First, it requires visible leadership from those responsible for the organisation or in charge of it that shows that they believe that this is important. Secondly, it requires that policies are made in an evidence-based way; that information is used to assess how the policies are working, how the services are being delivered, who benefits and who perhaps is missing out. That requires the collection and collation of information, so that those in charge of the organisation can make the appropriate decisions. It also requires a degree of enforcement. But to say that you can achieve all of these things only by enforcement or only by one element of those different requirements is to set the arrangement up to fail.

I have listened with great interest to the speech of the noble Lord, Lord Deben, who has highlighted that you do not want to create a tick-box mentality. That is absolutely right and is true in all sorts of areas. That is not what you want to achieve. However, if people are trying to apply the general duty on equality—or indeed what would be implied by this amendment in terms of the way in which equality impact assessments are concerned—in a tick-box mentality, then you will lose out entirely. This amendment sets a framework by which all public authorities can say, “We are doing our job properly and effectively”. How can you argue that there is something overprescriptive by saying that the duty of the public authority should be to assess and consult on the likely impact of its proposed policies? Surely that is sensible good practice. How can you say that that is overprescriptive? It is simply requiring public authorities to do what is right.

Similarly, requiring public authorities to monitor their policies for any adverse impact is again requiring that they do what is right. It is not being overprescriptive; it is simply saying to them, “This is what you should do to deliver your general duty on equality”. This is not an overprescriptive amendment; it is something that is there to provide a framework which public authorities can use.

I am also very clear that, in making decisions, public bodies have to look, check and see what the implications are. These assessments provide a framework which requires them to consider all the relevant factors in doing that. I know that when we make a decision on a public body we are required to consider all the relevant considerations and not consider those considerations which are irrelevant—I forget the precise form of words, but that is the standard rubric. This provides a framework to make sure that all the relevant considerations are being addressed. More importantly, it provides an audit trail, so that anyone looking at it can see how a decision has been taken and how the different issues have been factored in because there has been an equality impact assessment. That places quite a pressure on those making decisions that they have not only considered all the relevant factors but are able to justify what they have done. That is an extremely important and very good discipline for those who make public decisions.
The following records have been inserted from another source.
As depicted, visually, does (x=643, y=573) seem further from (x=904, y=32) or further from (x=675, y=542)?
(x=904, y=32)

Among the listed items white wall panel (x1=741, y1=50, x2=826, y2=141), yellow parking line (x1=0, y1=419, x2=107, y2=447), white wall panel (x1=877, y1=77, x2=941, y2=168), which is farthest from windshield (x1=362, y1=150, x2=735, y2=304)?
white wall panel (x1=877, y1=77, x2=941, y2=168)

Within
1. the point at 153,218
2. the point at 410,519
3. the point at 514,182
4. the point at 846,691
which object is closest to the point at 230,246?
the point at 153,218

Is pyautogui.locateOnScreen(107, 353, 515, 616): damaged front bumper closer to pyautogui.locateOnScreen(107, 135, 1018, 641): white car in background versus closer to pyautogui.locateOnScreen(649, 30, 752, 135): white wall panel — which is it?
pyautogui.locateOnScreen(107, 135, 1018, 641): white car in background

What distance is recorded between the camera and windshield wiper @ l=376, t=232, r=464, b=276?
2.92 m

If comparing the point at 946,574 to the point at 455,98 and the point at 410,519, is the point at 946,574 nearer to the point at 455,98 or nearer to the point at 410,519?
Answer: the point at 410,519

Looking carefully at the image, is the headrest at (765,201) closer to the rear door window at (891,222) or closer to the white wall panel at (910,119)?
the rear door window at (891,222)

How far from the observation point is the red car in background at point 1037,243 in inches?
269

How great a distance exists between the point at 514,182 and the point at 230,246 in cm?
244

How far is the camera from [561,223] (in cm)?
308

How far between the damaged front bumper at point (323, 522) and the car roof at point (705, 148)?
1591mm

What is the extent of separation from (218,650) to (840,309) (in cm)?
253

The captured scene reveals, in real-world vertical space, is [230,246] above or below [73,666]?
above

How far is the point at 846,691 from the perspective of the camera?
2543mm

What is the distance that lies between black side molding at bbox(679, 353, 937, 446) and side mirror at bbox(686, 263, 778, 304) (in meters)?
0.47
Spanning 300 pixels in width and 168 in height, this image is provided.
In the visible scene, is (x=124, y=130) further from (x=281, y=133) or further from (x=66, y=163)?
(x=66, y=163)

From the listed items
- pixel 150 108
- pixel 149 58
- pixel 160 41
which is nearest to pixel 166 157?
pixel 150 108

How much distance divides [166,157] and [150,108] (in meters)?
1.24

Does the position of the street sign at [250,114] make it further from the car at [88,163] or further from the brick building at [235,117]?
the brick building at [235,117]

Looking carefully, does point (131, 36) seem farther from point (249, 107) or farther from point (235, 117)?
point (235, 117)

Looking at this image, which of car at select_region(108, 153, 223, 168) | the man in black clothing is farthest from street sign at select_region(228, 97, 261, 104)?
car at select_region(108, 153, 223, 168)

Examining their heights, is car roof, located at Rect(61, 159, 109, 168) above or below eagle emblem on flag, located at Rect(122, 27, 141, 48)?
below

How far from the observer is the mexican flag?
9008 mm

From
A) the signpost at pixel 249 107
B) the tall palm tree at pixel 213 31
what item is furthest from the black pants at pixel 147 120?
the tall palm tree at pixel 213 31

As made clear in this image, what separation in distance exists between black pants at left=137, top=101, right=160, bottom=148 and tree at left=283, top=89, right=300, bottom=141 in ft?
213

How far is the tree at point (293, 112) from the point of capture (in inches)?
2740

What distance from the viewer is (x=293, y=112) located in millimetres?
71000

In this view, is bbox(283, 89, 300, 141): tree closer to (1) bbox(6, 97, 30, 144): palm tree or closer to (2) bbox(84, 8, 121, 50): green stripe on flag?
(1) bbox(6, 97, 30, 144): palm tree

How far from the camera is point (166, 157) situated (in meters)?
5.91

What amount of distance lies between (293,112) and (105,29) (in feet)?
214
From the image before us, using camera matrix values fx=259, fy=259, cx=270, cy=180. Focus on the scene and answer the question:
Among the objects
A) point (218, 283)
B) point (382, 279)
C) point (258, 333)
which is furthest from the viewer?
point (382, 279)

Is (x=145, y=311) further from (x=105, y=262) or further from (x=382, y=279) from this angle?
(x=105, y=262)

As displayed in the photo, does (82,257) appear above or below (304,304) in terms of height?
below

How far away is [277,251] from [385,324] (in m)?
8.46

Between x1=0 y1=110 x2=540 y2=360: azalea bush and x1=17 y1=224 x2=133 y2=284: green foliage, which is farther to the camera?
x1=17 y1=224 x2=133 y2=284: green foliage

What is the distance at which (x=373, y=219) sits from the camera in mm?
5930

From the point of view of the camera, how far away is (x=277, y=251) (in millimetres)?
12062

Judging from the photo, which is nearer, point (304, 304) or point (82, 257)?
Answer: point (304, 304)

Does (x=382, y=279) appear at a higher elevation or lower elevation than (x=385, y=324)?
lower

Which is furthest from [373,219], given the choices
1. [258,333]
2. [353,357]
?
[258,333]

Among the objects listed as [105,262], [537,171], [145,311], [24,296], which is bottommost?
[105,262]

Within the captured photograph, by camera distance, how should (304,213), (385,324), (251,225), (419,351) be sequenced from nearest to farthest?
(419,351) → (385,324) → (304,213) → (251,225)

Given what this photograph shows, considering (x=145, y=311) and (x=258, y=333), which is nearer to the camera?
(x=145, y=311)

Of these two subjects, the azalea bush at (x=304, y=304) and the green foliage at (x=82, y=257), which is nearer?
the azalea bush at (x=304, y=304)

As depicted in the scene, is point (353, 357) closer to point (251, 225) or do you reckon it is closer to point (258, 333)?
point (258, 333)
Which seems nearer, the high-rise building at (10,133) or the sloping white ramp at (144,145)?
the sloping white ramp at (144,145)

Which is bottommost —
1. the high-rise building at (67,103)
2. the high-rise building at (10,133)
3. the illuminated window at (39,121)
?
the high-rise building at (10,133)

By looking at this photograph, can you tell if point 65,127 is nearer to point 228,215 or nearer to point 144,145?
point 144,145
The equalities duty has been an important step forward for public bodies in this country. Some of them still struggle with how to implement it and some still have a long way to go but, as a basic building block for ensuring that public services are delivered fairly and in line with the objectives that I think all of your Lordships have said they support during the course of various debates today, they have been extremely valuable.

I mentioned at the beginning that one of the requirements for delivering equality, whether at local level, public body or by government, is leadership. I hope that the Government will show clear leadership in agreeing that there is an importance to the public sector general duty on equality and accepting the importance of this amendment, which provides a sensible framework for equality impact assessments.

The Prime Minister is worried that this is going to become overbureaucratic. I suspect that by providing a framework in legislation for what is needed, some of those overbureaucratic elements will disappear simply because people are no longer trying to interpret what might be a necessary way of doing this and erring on the side of caution. This is a way of setting out a framework which will enhance the work that public authorities should be doing to promote equality.